Zadania do wykonania
A. Wymień wszystkie formacje i służby, które minister przywołuje w artykule o wypowiedzi Reznikowa w cytacie zaczynającym się od słów „widzi bohaterską armię”.
B. Odpowiedz na poniższe pytania na podstawie artykułu o wypowiedzi Reznikowa.
(i) Jakiego dnia minister złożył swoje oświadczenie?
(ii) Gdzie minister ogłosił swoją wypowiedź?
(iii) W ile godzin, według tych, o których mówi minister, miał zostać zdobyty Kijów?

Dokument
::::

Ukraiński minister obrony Ołeksij Reznikow stwierdził w niedzielę (27.02), że załamały się plany Kremla na błyskawiczne podbicie Ukrainy, ponieważ wojska ukraińskie już trzy doby wytrzymują rosyjskie ataki.
– 72 godziny oporu. Trzy doby, które na zawsze zmieniły nasz kraj i świat. Gdzie są ci, którzy obiecywali, że w dwie godziny zdobędą Kijów? Gdzie oni są? Ja ich nie widzę. Tylko słyszę jak się usprawiedliwiają – oświadczył minister na Facebooku.
CZYTAJ TEŻ: Walki pod Kijowem: armia całkowicie rozbiła elitarną czeczeńską jednostkę
Oznajmił, że „widzi bohaterską armię, zwycięską gwardię, nieustraszonych pograniczników, pełnych poświęcenia ratowników, policjantów, na których można polegać i niezmordowanych aniołów-medyków”. „Wszystkich, którzy spełniają swój obowiązek. Widzę wiele tysięcy Obywateli, którzy chwycili za broń, stanęli w szeregi obrony terytorialnej i walczą” – podkreślił Reznikow.

::::

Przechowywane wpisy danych
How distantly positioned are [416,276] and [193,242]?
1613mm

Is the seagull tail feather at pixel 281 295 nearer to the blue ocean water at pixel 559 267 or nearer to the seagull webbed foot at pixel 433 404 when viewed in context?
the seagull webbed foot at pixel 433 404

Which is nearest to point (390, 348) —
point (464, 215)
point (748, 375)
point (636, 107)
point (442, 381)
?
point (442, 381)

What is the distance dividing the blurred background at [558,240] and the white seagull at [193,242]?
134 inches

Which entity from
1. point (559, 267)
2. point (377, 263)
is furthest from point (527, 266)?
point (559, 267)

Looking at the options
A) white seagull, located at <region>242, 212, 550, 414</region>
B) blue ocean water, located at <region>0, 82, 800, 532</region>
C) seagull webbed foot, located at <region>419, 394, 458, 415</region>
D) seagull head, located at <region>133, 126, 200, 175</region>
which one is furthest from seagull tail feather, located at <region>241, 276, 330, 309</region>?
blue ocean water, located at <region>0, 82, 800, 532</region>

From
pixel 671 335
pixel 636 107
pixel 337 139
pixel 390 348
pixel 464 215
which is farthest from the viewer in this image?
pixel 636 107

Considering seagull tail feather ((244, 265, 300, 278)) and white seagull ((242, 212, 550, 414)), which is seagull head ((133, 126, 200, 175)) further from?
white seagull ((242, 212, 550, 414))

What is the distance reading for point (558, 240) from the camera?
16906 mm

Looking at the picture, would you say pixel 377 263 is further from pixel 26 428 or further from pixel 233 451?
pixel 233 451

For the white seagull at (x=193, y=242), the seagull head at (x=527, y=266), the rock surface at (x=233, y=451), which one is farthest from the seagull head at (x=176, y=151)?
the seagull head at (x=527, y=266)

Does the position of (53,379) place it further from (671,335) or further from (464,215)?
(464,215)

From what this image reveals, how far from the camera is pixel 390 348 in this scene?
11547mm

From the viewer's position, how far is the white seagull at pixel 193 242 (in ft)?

::::

Odpowiedzi do zadań
A.
bohaterska armia
zwycięska gwardia
nieustraszeni pogranicznicy
pełni poświęcenia ratownicy
policjanci, na których można polegać
niezmordowane anioły-medycy

B.
(i) W niedzielę (27.02).
(ii) Na Facebooku.
(iii) W dwie godziny.